In the Philippines, the law mandates that every city and municipality should have a public library. You can find here the entire details of the Republic Act.
This made me disappointed and happy at the same time. It’s like being given an equal serving of both the good and bad news.
On the positive side, the law made me realize that the government values the importance of reading and the critical role that libraries play. More than a place for books, the library is treated as a place to learn, discover, and improve the population’s literacy. I can personally attest to this claim. I consider myself as a living example of how reading improved my learning and writing skills. Reading gave me a happier and lighter learning opportunity.
I believe the law also gave Librarians their desired good news. Librarians feel a sense of value and empowerment in their profession.
Come with the good news is a story of disappointment. Why? Obviously, not all cities and municipalities are complying with the mandate. In Manila, there used to be the City Library of Manila when I was still in College. I’ve never been to the City Library because I was always headed to the National Library. Years before I graduated from college, a classmate told me that the City Government shut down the Library. Years after and I’m already working, the Library’s building remained as an idle space.
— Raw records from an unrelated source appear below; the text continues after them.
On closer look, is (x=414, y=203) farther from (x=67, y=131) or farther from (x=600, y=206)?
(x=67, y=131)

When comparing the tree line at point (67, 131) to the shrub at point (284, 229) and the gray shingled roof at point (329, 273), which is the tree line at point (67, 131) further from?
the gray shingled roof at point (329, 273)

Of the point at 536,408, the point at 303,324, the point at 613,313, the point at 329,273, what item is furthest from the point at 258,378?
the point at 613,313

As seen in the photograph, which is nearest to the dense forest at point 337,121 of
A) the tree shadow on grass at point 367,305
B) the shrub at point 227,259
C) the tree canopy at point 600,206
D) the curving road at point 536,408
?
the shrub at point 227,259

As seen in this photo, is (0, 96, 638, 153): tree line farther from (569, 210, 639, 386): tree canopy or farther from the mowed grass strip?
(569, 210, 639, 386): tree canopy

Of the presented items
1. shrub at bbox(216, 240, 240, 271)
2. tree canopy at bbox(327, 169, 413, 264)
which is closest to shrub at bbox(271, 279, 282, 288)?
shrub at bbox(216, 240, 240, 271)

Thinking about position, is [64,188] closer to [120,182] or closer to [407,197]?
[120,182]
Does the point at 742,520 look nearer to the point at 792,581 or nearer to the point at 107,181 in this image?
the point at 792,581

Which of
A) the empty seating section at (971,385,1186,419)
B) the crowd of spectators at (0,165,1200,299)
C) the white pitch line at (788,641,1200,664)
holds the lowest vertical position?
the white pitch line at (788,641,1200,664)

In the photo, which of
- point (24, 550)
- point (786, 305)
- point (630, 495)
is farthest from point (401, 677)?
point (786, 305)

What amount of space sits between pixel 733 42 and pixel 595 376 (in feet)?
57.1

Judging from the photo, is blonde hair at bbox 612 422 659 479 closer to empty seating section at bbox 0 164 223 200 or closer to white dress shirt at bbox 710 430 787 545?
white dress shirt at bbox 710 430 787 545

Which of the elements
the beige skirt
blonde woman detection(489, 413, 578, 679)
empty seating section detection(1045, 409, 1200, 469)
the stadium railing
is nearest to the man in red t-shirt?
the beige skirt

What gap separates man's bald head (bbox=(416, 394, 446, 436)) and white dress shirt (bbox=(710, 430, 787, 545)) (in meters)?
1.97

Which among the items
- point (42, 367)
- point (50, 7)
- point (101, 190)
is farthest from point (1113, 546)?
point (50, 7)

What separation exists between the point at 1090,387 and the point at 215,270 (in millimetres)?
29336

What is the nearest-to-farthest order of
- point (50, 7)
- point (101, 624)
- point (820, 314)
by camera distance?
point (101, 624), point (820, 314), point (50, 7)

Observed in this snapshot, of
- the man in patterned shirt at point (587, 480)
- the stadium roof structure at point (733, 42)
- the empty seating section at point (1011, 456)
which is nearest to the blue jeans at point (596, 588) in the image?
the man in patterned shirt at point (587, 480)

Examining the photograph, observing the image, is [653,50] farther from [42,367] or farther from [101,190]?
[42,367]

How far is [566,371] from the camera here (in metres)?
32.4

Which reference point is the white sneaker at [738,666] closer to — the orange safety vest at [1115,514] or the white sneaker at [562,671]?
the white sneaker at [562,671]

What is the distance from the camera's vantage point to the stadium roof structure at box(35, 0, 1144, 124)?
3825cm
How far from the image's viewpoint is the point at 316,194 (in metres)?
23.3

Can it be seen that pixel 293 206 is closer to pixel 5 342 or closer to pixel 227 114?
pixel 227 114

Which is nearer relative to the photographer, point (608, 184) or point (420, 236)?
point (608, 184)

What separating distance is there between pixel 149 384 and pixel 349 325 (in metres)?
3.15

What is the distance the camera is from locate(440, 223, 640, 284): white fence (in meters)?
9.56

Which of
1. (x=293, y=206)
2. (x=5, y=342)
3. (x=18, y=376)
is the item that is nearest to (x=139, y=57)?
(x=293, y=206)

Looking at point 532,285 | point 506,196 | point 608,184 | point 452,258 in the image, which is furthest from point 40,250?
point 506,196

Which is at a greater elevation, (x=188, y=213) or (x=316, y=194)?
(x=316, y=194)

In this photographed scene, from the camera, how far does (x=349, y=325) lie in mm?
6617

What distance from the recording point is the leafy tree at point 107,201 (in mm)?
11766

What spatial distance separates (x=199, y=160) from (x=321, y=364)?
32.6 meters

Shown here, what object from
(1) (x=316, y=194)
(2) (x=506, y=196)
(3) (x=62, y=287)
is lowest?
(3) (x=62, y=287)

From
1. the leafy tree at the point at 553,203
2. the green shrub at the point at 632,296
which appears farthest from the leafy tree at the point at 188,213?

I’m sure, Manila is not the first to eradicate their city library. There are more cities to form the list. I don’t need to discuss and make a long list to prove the need for a city library. Some might tell me that there’s Google and the illegal e-books everywhere. So why bother to maintain a city library? In the case of the Philippines, we have to consider the fact that not everyone has immediate access to a computer with internet connection at any time of the day. Internet is cheaper but users still have to pay. As for e-books, we all know that not all kids have the platform for e-books. Not in the case of a public library, where anyone can freely access every resource.
I guess this is another classic example of a law that is meant for archiving than working.